Mas não dá para pensar que tudo é monótono. Superagui é triste, mas não é chata e se revela nos detalhes. Sua areia fina é um convite para longas caminhadas e passeios de bicicleta. E por todo o caminho, a gente encontra milhares de conchas de diferentes formatos e pedaços de corais esculpidos pelo mar.

O que se encontra nas areias de Superagui também explicam um pouco de sua natureza melancólica. Em razão de sua localização, a maré leva até ela carcaças de animais como tartarugas, golfinhos, peixes e até mesmo pingüins. Todos mortos. Alguns locais do litoral brasileiro são chamados de berço da vida. Superagui é o cemitério.

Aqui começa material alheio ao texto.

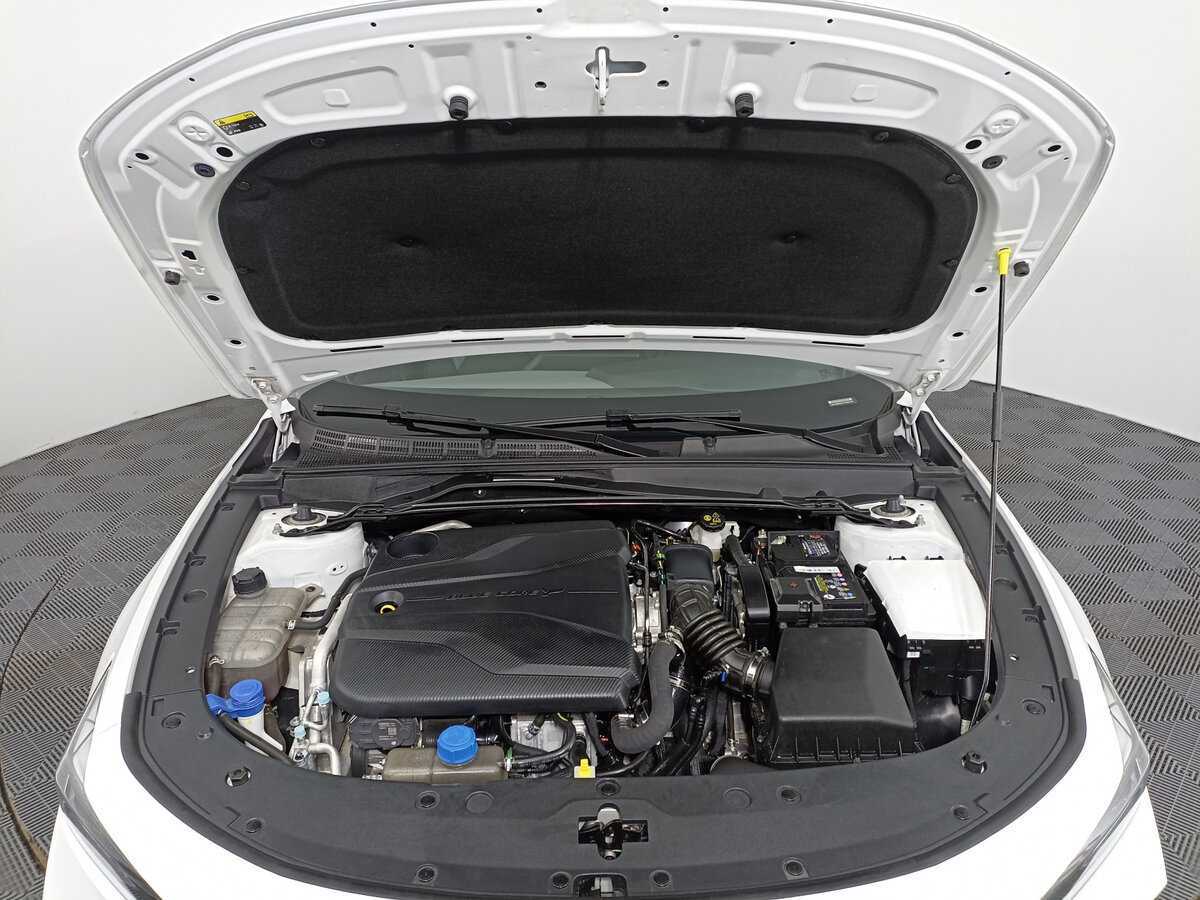 Чанган УНИ-В б/у, 2023, Роботизированная. Фото: #8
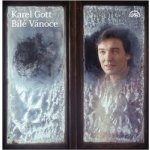 Gott Karel - Bílé vánoce LP – Zboží Dáma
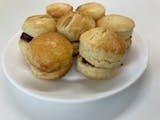 Scones & jam 24.06.25
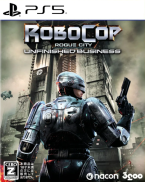 RoboCop: Rogue City - Unfinished Business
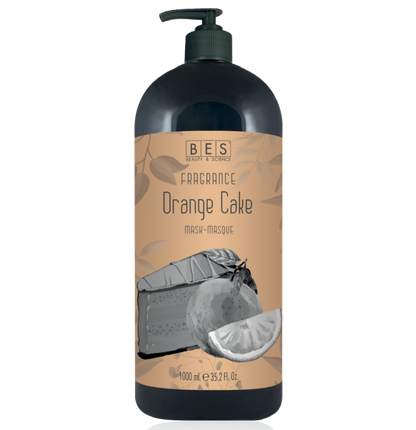 BES Fragance Hair Shampoo & Mask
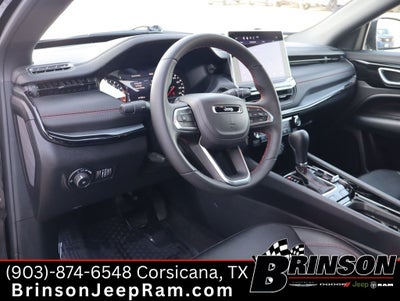 2024 Jeep Compass Trailhawk 4x4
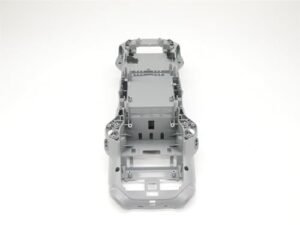 Square Body Chevy RC Truck Body Replacement Shell for DJI Air 3 Durable Middle Frame Cover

Uma história contada pelos pescadores resume tudo isso muito bem: Há pouco mais de um mês, uma baleia Orca apareceu bem próxima da ilha, fazendo um festival de acrobacias que encheu os olhos de todos os moradores. No mesmo dia o corpo de uma pessoa bateu na mesma areia. Até em dias felizes, Superagui é triste.

O mar também leva para a praia a nossa sujeira. Os olhos são assaltados com imagens de uma infinidade de dejetos do homem. Pneus, garrafas, tênis, pedaços de barcos, restos de redes, latas, garrafas são levados para a ilha numa forma do mar mostrar que rejeita aquilo que produzimos. Somos lembrados que estamos destruindo tudo e não há onde esconder a nossa sujeira.

Os poucos mais de mil moradores ainda não foram picados pela “mosca azul” do turismo. Lá não existe a falsa simpatia do “cliente sempre tem a razão”. Lá ninguém vai te convidar para almoçar na sua casa depois de uma conversa de quinze minutos. Mesmo os donos de pousadas e restaurantes ainda se esforçam para demonstrar uma paixão avassaladora sobre quem acabou de chegar.

Ao mesmo tempo que os moradores são reservados, eles também se tornam amigos depois que te conhecem. Daí você pode ser convidado para um almoço, ganhar uns camarões ou se deliciar com as lendas e histórias contadas por eles. Algumas lendas bem tristes e muitas bem divertidas.